EXCERPTED TEXT ▸
Restrictions OK
Jurisdiction Employment Relations Authority - Auckland
Reference No AA 197/09
Hearing date 2 Jun 2009 - 3 Jun 2009 (2 days)
Determination date 22 June 2009
Member J Wilson
Representation P Skelton ; A McInally
Location Auckland
Parties NZ Steel Ltd v NZ Amalgamated Engineering Printing & Manufacturing Union Inc
Summary DISPUTE – First issue, whether applicant entitled to revert employees to day work under collective employment agreement (“CEA”) – Second issue, whether applicant required under s4 Employment Relations Act 2000 (“ERA”) to consult respondent when exercising powers under CEA – Third issue, what remedies available to respondent if s4 ERA breached – Applicant reverted shift employees to day work without consulting respondent union - Applicant claimed unfettered right to revert employees under CEA – Claimed changes did not constitute “restructuring” under CEA therefore affected employees not entitled to redundancy compensation – Claimed s4(1A)(C) ERA not applicable as applicant’s decision would not adversely affect continuity of employment – Claimed s4(4)(c) and (d) ERA not breached as no misleading conduct – Claimed interpretation of CEA consistent with “existing custom and practice” - Respondent argued changes constituted “restructuring” as affected employees’ take home pay reduced by 30 percent – Claimed applicant obligated to consult with respondent under CEA and s4 ERA – Claimed decision inconsistent with custom and practice therefore dispute settlement clause applicable – Authority found applicant exercised lawful right under CEA – Found reduction in take home pay due to reduced work hours and not reduction in employment terms and conditions to constitute “restructuring” – Found no entitlement to redundancy compensation – Found decision consistent with custom and practice therefore dispute settlement clause not applicable - Found applicant obligated to consult respondent and affected employees – Question answered - REMEDIES - Respondent sought order applicant consult with respondent union – Applicant claimed consultation must be short due to financial strains - Authority ordered applicant to immediately commence 28 day consultation process pursuant to s4 ERA and parties’ interim agreement – Applicant entitled to give 4 weeks notice to affected employees - Order made
Result Question answered ; Order made ; Costs reserved
Main Category Dispute
Statutes ERA s4;ERA s4(1A)(c);ERA s4(4)(c);ERA s4(4)(d)

WORK REQUEST ▸
Answer these questions about the case summary.
1. Which member decided the case?
2. How many days did the hearing last?
3. By what percentage did the respondent say the affected employees' take-home pay was reduced?

DATASET ENTRIES ▸

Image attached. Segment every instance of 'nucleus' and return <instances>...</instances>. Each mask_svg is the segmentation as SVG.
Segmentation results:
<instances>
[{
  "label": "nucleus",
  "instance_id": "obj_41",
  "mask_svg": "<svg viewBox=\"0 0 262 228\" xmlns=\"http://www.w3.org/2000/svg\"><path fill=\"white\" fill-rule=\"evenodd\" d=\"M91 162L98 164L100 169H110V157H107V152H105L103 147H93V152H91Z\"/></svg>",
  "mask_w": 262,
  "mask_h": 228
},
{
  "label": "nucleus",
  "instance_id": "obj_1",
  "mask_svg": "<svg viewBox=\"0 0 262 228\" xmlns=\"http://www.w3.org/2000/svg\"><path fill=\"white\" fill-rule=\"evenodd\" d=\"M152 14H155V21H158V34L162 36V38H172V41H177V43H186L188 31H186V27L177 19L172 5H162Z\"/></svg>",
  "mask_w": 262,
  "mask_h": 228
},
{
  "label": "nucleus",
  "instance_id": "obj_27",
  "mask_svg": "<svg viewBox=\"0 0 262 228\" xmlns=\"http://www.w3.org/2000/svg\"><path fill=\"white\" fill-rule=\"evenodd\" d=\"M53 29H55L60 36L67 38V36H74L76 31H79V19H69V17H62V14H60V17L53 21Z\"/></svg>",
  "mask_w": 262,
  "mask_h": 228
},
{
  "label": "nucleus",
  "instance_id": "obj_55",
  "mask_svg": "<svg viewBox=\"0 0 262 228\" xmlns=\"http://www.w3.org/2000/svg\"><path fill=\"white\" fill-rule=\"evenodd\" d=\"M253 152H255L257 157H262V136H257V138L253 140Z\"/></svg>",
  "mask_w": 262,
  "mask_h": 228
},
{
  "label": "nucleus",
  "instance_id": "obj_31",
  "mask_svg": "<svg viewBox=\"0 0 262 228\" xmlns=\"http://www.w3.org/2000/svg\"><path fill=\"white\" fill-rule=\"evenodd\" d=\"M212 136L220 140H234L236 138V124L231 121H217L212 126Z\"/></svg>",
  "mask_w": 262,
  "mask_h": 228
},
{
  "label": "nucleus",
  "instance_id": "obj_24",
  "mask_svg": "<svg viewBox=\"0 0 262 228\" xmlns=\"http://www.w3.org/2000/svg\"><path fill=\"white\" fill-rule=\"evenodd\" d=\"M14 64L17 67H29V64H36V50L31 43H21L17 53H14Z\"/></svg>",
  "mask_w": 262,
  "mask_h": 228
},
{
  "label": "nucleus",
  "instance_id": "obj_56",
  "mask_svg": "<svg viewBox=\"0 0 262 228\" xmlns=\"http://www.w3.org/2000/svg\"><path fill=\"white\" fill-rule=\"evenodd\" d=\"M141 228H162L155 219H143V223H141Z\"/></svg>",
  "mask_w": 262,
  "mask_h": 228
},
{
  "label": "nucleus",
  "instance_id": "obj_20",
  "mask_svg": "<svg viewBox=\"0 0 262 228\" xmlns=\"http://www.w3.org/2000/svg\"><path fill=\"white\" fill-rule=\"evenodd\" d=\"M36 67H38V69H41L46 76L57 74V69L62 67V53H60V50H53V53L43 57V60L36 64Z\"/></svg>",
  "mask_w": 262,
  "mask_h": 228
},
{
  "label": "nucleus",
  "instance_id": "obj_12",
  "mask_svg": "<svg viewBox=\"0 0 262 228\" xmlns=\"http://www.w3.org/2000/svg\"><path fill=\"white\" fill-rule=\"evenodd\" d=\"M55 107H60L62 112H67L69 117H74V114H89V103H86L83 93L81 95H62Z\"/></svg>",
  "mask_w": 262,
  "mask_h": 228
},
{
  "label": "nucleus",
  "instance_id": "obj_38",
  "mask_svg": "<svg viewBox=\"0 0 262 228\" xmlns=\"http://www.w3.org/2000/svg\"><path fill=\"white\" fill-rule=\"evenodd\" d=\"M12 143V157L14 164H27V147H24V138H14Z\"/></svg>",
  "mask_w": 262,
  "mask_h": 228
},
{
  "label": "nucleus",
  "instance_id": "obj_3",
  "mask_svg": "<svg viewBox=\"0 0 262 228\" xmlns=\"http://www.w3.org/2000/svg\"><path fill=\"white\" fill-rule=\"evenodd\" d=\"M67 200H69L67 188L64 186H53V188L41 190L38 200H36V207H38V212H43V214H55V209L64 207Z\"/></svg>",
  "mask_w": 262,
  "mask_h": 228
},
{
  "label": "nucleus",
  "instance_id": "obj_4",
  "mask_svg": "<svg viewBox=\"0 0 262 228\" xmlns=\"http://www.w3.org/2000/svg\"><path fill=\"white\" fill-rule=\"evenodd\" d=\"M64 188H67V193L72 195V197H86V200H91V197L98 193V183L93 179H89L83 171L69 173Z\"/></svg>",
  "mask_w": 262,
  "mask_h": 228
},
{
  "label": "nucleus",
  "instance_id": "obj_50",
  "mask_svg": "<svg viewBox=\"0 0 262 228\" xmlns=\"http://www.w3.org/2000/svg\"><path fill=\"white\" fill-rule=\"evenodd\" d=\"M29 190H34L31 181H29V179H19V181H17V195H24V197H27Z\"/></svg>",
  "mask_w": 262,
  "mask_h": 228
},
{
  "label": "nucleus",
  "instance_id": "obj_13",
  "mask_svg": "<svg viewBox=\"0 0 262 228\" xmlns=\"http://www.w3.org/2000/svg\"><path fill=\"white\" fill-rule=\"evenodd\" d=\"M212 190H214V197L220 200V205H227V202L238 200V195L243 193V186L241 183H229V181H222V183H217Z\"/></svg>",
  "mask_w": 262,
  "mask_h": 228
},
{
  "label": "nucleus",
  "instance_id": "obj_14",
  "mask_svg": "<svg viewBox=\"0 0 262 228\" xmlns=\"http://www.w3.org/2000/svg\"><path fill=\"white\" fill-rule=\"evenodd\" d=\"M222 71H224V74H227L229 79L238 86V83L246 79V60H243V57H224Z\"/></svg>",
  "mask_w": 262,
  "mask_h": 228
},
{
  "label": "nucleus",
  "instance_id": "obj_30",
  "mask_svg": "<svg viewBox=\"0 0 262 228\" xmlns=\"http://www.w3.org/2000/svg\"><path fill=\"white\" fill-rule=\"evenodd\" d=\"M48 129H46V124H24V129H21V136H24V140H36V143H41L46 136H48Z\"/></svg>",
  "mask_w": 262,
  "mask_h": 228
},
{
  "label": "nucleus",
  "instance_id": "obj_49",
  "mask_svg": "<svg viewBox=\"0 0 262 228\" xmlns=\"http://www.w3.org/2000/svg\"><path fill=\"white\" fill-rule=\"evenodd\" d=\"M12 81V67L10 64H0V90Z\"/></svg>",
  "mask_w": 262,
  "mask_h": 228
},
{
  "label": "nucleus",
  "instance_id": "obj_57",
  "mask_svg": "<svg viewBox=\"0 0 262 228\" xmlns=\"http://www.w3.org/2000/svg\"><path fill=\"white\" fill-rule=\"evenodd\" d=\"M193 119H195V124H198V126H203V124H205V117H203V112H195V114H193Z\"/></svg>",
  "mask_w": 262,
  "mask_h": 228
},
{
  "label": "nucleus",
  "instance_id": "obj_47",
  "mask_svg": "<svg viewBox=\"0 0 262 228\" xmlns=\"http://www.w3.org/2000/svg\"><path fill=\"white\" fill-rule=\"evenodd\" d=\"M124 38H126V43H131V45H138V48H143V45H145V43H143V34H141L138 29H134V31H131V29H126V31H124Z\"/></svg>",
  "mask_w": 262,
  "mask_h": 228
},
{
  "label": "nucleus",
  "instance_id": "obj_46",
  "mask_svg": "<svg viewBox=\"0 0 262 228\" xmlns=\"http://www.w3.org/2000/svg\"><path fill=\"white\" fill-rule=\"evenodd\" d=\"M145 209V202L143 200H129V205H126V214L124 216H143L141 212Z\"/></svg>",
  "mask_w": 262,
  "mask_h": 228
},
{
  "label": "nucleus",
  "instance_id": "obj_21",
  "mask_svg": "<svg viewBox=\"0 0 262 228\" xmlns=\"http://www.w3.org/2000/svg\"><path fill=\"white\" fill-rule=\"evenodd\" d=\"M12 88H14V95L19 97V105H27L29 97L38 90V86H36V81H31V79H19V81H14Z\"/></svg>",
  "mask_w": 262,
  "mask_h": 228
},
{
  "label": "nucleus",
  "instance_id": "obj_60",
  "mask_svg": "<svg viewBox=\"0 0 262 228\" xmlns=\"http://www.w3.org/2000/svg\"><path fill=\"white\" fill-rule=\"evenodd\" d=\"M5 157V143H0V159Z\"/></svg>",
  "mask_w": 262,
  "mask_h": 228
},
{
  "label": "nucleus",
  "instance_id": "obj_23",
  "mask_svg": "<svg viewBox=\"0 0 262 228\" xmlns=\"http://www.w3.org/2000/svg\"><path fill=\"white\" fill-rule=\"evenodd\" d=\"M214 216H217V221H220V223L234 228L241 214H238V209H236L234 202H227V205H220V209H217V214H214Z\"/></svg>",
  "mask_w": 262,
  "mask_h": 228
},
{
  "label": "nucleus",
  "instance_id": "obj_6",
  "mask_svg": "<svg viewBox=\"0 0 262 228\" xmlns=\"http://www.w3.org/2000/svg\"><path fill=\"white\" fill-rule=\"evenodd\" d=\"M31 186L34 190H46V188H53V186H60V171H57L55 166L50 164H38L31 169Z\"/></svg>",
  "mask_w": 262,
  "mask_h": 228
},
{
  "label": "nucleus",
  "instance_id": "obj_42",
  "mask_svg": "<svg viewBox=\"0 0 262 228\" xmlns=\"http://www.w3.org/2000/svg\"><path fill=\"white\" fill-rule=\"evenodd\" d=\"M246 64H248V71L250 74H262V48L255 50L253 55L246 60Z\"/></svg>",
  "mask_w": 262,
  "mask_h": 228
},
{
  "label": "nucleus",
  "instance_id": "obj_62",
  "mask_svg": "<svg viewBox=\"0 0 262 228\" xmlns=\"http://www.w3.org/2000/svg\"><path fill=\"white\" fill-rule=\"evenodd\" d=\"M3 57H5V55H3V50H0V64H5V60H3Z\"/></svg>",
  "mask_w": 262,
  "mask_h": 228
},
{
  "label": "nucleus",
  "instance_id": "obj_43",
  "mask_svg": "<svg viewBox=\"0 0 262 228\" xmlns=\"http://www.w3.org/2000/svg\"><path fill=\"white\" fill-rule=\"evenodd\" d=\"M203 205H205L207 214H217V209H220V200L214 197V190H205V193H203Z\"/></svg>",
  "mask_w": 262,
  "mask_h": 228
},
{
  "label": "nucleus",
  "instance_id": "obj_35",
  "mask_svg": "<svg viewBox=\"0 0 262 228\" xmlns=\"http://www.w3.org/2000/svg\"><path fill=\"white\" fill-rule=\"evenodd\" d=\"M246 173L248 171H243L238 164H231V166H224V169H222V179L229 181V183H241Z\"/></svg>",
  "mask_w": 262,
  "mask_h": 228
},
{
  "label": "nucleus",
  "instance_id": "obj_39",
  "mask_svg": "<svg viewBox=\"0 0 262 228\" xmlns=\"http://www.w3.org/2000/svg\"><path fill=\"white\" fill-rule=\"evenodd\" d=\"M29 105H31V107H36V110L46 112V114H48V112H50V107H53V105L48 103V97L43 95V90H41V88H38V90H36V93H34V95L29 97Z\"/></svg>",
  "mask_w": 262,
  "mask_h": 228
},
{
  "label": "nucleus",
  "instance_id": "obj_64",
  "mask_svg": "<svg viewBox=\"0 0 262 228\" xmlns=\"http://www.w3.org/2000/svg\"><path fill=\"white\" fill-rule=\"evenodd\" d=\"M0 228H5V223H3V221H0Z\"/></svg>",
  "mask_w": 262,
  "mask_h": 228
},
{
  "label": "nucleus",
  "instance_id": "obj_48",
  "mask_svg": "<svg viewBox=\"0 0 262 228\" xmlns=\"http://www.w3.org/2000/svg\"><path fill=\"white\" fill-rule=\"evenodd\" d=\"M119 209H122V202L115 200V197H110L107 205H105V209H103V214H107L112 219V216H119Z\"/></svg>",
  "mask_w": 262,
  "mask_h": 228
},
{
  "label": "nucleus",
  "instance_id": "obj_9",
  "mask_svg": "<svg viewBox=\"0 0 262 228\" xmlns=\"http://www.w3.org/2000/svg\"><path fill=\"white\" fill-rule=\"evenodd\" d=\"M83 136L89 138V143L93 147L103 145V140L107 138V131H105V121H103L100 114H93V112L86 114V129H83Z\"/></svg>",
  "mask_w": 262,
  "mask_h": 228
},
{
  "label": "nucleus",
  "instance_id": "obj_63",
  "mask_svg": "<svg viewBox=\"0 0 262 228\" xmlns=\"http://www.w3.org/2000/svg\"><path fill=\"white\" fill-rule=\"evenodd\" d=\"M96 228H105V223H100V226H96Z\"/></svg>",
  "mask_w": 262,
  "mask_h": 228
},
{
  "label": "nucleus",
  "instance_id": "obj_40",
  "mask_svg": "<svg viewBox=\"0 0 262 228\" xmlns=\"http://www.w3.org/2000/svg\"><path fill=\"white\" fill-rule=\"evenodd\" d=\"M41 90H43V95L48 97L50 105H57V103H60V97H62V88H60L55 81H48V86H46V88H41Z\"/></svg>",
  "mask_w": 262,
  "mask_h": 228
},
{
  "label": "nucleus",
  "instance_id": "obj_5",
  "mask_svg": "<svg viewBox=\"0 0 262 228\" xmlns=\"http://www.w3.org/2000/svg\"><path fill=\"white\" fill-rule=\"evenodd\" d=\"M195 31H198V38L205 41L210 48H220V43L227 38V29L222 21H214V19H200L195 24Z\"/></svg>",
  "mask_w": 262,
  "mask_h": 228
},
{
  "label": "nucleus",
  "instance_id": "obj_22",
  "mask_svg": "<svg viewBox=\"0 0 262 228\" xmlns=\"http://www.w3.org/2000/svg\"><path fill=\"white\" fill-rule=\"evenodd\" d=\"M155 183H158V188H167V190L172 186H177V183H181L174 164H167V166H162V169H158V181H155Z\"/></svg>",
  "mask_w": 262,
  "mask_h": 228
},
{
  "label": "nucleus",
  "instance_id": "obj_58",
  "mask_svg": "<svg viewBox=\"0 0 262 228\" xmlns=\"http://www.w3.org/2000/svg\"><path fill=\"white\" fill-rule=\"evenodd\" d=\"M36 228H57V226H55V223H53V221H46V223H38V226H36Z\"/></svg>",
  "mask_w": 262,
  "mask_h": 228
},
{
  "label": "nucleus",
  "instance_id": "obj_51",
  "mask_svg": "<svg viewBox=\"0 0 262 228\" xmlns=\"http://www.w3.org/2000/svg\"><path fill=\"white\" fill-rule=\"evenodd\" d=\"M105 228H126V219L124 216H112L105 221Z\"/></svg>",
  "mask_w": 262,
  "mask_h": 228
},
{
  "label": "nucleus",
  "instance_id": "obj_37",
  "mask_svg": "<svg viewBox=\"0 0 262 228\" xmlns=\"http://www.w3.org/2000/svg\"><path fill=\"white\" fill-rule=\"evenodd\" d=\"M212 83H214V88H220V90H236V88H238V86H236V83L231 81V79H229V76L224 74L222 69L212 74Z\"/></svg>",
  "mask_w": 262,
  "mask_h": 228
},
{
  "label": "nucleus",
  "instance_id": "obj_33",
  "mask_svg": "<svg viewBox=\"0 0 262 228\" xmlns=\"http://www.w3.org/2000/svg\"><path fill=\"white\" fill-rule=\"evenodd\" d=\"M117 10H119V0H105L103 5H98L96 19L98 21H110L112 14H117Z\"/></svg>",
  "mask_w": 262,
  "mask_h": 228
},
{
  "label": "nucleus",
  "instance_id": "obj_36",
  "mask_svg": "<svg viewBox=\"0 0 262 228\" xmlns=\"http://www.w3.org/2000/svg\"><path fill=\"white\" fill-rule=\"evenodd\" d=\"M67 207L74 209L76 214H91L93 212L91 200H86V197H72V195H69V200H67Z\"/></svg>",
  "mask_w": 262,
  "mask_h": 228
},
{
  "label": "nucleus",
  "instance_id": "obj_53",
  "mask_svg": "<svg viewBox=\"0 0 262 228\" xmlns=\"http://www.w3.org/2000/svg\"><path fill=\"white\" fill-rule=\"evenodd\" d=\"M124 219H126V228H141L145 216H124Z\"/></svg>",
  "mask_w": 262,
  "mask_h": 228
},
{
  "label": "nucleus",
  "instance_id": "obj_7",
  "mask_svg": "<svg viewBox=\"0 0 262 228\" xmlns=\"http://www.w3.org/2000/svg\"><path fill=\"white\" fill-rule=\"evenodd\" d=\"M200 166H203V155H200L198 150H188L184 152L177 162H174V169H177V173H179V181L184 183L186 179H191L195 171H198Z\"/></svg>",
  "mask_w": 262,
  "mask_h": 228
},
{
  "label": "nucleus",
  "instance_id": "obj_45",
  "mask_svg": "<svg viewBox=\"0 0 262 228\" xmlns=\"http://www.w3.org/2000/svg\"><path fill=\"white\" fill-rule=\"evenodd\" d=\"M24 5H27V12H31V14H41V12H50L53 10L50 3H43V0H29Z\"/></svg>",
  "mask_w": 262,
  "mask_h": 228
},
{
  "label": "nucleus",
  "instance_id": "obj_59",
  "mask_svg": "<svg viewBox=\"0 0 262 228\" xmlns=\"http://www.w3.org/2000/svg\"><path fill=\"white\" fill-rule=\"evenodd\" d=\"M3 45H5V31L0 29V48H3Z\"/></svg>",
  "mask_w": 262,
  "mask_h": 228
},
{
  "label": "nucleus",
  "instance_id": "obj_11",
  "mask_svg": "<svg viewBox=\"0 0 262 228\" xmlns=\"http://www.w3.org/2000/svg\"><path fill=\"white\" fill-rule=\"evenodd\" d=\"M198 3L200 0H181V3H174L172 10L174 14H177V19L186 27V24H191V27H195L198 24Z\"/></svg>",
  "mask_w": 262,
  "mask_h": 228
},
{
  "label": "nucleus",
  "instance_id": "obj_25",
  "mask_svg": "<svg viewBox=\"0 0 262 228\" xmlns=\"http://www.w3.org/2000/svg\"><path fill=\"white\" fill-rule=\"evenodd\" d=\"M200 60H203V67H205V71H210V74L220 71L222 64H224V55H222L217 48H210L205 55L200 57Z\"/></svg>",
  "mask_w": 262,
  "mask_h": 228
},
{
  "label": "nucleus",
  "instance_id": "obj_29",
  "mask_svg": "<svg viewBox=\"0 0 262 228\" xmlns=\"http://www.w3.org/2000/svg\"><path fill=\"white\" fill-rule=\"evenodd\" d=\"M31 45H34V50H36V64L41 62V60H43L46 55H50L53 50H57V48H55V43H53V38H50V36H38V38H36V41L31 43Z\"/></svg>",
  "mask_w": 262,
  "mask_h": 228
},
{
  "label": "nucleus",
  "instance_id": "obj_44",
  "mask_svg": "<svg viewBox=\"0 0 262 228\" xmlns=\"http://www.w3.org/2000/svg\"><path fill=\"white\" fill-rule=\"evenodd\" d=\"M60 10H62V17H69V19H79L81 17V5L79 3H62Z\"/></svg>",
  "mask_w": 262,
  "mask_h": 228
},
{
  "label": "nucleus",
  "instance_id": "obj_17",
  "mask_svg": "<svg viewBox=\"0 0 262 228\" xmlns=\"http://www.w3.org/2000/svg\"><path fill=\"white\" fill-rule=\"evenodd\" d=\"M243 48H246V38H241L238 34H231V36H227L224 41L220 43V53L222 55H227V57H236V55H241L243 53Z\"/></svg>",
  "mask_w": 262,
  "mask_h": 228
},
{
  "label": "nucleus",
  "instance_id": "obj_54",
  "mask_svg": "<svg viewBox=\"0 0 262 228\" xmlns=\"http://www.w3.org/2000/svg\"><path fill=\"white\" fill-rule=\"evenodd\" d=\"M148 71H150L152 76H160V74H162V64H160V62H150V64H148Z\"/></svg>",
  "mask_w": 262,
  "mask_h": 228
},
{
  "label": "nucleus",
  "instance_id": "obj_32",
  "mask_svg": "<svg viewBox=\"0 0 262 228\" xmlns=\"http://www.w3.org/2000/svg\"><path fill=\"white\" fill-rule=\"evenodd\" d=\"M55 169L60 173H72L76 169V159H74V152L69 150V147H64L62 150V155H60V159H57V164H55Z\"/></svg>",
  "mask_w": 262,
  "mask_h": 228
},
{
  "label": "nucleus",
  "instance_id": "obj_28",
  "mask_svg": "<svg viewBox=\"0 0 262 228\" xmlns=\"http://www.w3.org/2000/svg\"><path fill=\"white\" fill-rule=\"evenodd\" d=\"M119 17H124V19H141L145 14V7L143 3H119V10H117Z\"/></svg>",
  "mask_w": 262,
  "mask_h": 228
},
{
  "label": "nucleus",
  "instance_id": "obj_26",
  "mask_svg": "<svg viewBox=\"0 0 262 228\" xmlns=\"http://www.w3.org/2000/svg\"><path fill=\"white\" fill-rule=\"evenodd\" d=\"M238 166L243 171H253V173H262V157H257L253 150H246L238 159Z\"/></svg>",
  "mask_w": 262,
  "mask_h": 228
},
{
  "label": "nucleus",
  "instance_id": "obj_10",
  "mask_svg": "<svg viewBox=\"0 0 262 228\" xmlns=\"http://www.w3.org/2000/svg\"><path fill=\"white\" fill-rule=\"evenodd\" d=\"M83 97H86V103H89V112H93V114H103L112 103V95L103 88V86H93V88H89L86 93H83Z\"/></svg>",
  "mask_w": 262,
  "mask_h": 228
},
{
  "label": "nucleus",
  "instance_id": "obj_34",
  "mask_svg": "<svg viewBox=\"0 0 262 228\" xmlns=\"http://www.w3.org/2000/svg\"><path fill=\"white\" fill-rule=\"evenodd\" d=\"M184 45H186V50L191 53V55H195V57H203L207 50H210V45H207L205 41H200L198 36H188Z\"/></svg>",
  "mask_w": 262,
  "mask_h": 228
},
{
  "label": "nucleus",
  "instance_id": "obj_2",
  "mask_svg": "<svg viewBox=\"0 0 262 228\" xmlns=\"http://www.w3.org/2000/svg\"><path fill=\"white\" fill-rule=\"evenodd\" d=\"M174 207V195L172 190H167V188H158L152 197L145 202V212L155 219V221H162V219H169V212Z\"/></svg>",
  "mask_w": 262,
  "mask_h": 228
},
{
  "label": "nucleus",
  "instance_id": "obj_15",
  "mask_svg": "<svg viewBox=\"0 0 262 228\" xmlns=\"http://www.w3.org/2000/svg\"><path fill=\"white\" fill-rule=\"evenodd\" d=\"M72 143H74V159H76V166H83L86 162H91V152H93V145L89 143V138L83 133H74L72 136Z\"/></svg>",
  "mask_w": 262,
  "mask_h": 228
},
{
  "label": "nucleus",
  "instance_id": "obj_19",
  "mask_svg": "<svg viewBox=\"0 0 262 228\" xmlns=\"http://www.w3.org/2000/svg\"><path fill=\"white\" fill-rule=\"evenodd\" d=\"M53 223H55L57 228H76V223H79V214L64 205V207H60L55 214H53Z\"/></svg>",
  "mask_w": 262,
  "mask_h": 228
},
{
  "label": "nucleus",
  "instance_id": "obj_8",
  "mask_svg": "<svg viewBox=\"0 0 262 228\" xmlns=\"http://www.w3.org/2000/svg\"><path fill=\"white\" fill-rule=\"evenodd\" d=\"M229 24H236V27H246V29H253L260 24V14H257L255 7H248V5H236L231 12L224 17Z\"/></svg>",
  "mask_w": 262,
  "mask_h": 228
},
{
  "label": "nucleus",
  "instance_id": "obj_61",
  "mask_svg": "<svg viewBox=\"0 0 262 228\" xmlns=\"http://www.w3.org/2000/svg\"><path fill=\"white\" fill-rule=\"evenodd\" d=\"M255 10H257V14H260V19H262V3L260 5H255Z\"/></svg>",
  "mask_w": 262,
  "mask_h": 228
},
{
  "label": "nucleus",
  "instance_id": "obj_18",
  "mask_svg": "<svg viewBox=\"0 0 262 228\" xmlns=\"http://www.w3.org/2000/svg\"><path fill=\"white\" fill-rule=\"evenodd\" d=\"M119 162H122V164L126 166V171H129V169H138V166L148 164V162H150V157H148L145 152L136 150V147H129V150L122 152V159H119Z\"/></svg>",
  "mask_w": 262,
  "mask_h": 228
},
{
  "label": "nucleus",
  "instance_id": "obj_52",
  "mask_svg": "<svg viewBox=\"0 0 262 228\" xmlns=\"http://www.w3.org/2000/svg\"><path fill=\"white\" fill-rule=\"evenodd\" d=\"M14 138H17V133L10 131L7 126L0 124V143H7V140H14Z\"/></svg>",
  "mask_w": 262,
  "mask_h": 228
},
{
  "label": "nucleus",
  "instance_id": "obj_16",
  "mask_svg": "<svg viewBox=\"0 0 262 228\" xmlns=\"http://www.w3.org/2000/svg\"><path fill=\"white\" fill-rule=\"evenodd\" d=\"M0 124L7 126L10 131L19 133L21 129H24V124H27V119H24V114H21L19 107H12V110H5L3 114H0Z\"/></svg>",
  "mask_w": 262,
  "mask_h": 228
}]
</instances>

RESPONSE AREA ▸
1. J Wilson
2. 2 days
3. 30 percent